Veteran US portfolio manager details his 2018 outlook
Investors must hold their nerve during a perilous summer in order to make some good money from record market highs in the fourth quarter, according to a veteran US money manager.
Phil Orlando, chief equity market strategist at Federated Investors, said he expects a 10% stocks rally over the next month or so, boosted by corporate earnings reports, before a potentially choppy period and political headwinds.
Orlando, who has 37 years investment experience, said he believes the markets have now gone through the retest period after the February correction and moved back to the 200-day moving line.
First-quarter average earnings reports began last Friday and, thanks to President Donald Trump’s corporate tax reforms, are predicted to be encouraging. Orlando highlighted “conservative” Factset’s 17% year on year returns forecast and Credit Suisse’s 22% prediction.
He said: “It’s going to be a recipe for success for the stock market over the next couple of months. From the beginning of April into Memorial Day, roughly a two-month period, stocks will do pretty well, up 10% or so, and we could see them approaching the highs we saw in the market at the beginning of the year.”

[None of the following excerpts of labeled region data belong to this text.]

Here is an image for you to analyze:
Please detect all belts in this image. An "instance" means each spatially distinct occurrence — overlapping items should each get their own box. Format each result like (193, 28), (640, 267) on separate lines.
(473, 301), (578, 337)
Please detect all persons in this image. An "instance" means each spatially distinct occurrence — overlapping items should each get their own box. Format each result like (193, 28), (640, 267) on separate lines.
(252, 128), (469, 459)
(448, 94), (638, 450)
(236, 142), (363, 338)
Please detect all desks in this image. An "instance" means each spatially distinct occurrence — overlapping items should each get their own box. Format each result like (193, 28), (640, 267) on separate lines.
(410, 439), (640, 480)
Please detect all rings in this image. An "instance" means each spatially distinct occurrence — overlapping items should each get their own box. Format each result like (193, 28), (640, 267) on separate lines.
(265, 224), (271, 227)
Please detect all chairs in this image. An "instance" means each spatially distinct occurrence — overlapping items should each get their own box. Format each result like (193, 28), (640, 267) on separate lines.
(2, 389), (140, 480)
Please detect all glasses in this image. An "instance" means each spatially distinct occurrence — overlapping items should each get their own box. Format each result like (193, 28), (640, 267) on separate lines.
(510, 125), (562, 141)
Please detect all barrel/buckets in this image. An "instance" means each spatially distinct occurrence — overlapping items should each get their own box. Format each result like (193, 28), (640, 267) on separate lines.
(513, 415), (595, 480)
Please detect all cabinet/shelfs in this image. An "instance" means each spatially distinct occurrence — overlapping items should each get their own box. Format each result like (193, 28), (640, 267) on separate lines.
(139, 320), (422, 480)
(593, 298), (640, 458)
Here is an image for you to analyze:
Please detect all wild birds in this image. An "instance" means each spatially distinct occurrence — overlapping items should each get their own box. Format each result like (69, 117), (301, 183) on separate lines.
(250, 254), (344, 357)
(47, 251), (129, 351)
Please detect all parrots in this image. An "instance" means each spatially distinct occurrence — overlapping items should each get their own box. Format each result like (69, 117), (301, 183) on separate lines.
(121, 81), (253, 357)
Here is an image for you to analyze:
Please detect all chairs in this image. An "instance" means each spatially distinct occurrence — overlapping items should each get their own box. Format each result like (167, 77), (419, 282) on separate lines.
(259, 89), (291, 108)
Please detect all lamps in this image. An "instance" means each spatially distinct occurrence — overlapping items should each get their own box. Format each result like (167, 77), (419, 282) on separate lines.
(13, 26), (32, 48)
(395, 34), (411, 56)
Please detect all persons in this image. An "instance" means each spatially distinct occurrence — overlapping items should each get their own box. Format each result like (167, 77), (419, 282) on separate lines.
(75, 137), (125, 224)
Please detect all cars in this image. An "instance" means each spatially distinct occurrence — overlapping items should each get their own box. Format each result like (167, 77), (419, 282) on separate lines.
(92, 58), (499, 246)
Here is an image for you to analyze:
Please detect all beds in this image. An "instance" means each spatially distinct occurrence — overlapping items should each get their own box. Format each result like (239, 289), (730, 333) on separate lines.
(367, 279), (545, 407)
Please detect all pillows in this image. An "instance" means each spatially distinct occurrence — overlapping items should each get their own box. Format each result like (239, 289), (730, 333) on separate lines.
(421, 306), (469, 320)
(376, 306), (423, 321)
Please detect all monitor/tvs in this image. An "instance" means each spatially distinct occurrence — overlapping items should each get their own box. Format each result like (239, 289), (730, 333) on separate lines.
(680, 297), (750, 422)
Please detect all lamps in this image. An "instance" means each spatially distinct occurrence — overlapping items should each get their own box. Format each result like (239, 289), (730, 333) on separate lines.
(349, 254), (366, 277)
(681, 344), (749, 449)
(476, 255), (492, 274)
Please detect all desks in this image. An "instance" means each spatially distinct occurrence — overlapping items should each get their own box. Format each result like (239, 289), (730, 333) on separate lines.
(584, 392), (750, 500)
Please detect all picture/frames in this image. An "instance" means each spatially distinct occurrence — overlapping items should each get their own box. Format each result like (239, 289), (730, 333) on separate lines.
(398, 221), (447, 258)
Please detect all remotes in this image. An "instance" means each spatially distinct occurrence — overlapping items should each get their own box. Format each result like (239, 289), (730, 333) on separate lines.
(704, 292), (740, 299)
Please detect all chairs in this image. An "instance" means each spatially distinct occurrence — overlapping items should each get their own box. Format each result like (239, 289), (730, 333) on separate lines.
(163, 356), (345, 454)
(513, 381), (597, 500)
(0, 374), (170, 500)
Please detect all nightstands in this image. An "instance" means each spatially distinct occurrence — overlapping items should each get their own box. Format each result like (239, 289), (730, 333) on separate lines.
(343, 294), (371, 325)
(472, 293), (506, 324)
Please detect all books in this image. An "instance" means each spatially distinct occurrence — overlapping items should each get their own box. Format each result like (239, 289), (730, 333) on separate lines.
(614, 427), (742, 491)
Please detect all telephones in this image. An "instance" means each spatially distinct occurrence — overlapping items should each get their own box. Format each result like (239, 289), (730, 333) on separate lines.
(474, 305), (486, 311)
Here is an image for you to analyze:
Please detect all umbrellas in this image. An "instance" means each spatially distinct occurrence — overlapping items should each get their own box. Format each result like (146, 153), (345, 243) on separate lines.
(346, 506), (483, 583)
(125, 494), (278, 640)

However, Orlando, whose firm manages approaching $400 billion of assets, believes there are storm clouds on the horizon and said preserving capital should be investors’ main objective this summer.
Federal Reserve hikes, and the question of how aggressive they will be, remain a concern for the markets, although he thinks the Fed will be “well behaved”. The year then promises to get even more political than it has been already.
“In the summer we’re approaching mid-term elections,” Orlando said. “A very ugly contentious set of elections that could freak the market out depending on how well or poorly the polls are looking.”
There is also the small matter of when Special Counsel Robert Mueller will wrap up his investigation into Trump’s alleged collusion with Russia, while Orlando also cites nervousness around a potential trade war and America’s issues over NAFTA, Germany and the EU, and China and Asia.
He believes, therefore, that it's better for investors to keep their power dry until the end of the year when some, if not all, of these headline-makers are resolved.
He said: “Once we get past a nice little rally, driven by first-quarter earnings, and once we get the earnings season behind us towards the end of May, then I think all these worries mean we could see more volatility in June, July and August.
“September tends to be rocky … and then I think as we get towards the end of the year, we’ll get a resolution on some of these things; we’ll get a better sense of what the Fed is doing, we’ll know what Mueller has concluded, one way or another, and the mid-terms will be behind us.”